I have a 3 machine cluster, 8c16t 64GBram 2x250GB SSDs in backup raid. Not much on it, rarely exceeds 10% resource usage.
The problem I’m having is some pods very often fail the readiness check and I can’t connnect from the outside world to it.
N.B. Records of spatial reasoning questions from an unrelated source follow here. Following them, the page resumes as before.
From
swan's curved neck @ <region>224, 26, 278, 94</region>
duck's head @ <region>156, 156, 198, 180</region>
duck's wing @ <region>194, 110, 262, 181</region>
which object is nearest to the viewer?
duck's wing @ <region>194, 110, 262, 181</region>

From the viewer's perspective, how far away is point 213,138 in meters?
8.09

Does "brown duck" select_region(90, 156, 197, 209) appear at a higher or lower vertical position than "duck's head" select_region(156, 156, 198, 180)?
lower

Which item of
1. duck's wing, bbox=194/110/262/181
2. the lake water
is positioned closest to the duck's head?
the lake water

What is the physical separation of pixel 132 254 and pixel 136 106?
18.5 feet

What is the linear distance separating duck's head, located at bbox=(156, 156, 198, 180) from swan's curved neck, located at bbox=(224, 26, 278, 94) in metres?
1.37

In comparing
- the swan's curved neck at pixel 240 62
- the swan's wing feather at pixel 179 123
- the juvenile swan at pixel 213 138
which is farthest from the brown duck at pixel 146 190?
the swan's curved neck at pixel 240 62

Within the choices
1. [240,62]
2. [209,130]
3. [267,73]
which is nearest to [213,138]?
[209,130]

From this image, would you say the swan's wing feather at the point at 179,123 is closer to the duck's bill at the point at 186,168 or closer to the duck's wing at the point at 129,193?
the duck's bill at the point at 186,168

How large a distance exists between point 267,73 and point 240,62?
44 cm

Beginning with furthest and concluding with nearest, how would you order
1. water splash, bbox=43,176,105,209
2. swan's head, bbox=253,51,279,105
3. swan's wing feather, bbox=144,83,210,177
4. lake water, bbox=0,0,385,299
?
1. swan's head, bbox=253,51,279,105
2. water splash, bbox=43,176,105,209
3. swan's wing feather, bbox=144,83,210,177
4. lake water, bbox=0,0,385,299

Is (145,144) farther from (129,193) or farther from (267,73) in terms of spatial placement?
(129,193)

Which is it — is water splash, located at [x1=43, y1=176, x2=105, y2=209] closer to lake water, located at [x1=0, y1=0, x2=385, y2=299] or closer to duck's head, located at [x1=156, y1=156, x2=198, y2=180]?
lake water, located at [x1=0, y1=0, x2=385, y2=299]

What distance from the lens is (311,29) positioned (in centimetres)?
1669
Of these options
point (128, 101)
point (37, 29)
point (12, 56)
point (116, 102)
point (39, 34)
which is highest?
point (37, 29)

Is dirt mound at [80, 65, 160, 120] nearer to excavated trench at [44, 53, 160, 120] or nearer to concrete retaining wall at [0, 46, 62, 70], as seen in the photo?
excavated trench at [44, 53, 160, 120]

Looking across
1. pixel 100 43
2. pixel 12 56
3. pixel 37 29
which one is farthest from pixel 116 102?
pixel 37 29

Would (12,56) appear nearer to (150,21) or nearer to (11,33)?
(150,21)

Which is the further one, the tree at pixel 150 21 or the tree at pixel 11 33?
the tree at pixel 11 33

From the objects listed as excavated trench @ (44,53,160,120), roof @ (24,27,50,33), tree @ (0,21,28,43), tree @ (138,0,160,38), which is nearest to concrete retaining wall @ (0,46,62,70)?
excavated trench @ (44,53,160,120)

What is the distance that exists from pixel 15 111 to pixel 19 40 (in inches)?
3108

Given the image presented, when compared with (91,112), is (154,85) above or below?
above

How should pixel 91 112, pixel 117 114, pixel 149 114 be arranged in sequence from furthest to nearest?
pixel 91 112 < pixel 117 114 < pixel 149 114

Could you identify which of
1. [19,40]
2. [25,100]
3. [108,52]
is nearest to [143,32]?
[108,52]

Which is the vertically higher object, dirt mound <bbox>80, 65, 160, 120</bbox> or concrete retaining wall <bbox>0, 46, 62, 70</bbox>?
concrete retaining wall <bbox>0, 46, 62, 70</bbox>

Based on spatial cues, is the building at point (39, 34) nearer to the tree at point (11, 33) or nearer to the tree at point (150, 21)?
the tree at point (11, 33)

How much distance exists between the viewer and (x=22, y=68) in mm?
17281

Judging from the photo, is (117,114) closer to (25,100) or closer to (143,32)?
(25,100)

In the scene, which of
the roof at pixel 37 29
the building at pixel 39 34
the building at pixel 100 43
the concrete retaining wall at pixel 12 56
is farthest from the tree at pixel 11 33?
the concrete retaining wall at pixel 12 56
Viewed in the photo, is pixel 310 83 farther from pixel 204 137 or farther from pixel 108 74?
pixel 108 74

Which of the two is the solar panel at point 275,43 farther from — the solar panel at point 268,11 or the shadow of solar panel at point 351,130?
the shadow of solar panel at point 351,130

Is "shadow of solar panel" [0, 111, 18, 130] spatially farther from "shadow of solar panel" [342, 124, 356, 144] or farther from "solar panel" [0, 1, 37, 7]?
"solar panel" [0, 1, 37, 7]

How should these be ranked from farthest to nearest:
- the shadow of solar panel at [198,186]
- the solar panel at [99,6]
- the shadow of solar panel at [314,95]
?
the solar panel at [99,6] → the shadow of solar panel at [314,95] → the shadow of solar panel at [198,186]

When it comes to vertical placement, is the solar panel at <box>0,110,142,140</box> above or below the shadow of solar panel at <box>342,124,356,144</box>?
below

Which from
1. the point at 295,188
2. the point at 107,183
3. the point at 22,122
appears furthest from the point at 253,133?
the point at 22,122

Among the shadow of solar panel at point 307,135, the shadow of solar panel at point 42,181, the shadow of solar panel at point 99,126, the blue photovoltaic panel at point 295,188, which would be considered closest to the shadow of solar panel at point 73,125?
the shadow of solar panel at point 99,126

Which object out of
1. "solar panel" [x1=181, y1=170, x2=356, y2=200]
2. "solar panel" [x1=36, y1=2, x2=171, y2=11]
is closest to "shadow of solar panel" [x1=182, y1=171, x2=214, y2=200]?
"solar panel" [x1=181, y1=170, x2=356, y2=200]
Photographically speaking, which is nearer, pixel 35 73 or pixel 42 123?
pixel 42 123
But internally some other pods from my HTTP services write and read from the cluster without issues.
when I run describe
on the pod I see:
Warning Unhealthy 26m (x14404 over 14d) kubelet (combined from similar events): Readiness probe failed: 2025-01-07T13:44:43.445Z INFO Running mongodb-healthcheck {"commit": "badcbc6fc9c8c590e73f98ab757c9ec7cf2b7935", "branch": "release-1-18-0"}
2025-01-07T13:44:43.445Z INFO Running Kubernetes readiness check for component {"component": "mongod"}
2025-01-07T13:44:43.445Z DEBUG MongodReadinessCheck Connecting to localhost:27017
2025-01-07T13:44:43.446Z ERROR Failed to perform check {"error": "member failed Kubernetes readiness check: dial: dial tcp [::1]:27017: connect: connection refused", "errorVerbose": "dial tcp [::1]:27017: connect: connection refused\ndial\ngithub.com/percona/percona-server-mongodb-operator/cmd/mongodb-healthcheck/healthcheck.MongodReadinessCheck\n\t/go/src/github.com/percona/percona-server-mongodb-operator/cmd/mongodb-healthcheck/healthcheck/readiness.go:38\ngithub.com/percona/percona-server-mongodb-operator/cmd/mongodb-healthcheck/tool.(*App).Run\n\t/go/src/github.com/percona/percona-server-mongodb-operator/cmd/mongodb-healthcheck/tool/tool.go:114\nmain.main\n\t/go/src/github.com/percona/percona-server-mongodb-operator/cmd/mongodb-healthcheck/main.go:67\nruntime.main\n\t/usr/local/go/src/runtime/proc.go:271\nruntime.goexit\n\t/usr/local/go/src/runtime/asm_amd64.s:1695\nmember failed Kubernetes readiness check"}
main.main
/go/src/github.com/percona/percona-server-mongodb-operator/cmd/mongodb-healthcheck/main.go:68
runtime.main
/usr/local/go/src/runtime/proc.go:271
Warning BackOff 115s (x88085 over 14d) kubelet Back-off restarting failed container mongod in pod mongo-cluster-rs0-0_mongo(16427173-16c0-450a-bb99-f2014a46cc4f)
Any ideas on why this might be happening and why its not recovering from it?
It seems that some other pods also suffer from restarts but are eventually recovering fine:
NAME READY STATUS RESTARTS AGE
percona-server-mongodb-operator-7f7764cd57-xldlm 1/1 Running 2 (22d ago) 32d
mongo-cluster-rs0-0 1/2 Running 3542 (5m16s ago) 24d
mongo-cluster-rs0-1 2/2 Running 4 (22d ago) 24d
mongo-cluster-rs0-2 2/2 Running 0 24d
I have not been able to find any clues in the logss so any suggestions are appreciated.
Versions:
apiVersion: psmdb.percona.com/v1
kind: PerconaServerMongoDB
metadata:
name: mongo-cluster
finalizers:
spec:
clusterServiceDNSMode: "External"
crVersion: 1.18.0
image: percona/percona-server-mongodb:7.0.14
imagePullPolicy: Always
allowUnsafeConfigurations: false
updateStrategy: SmartUpdate
upgradeOptions:
versionServiceEndpoint: https://check.percona.com
apply: disabled
schedule: "0 2 * * *"
setFCV: false
secrets:
users: mongo-cluster-secrets
encryptionKey: mongo-cluster-mongodb-encryption-key
# tls:
# mode: preferTLS
pmm:
enabled: false
image: percona/pmm-client:2.43.2
serverHost: monitoring-service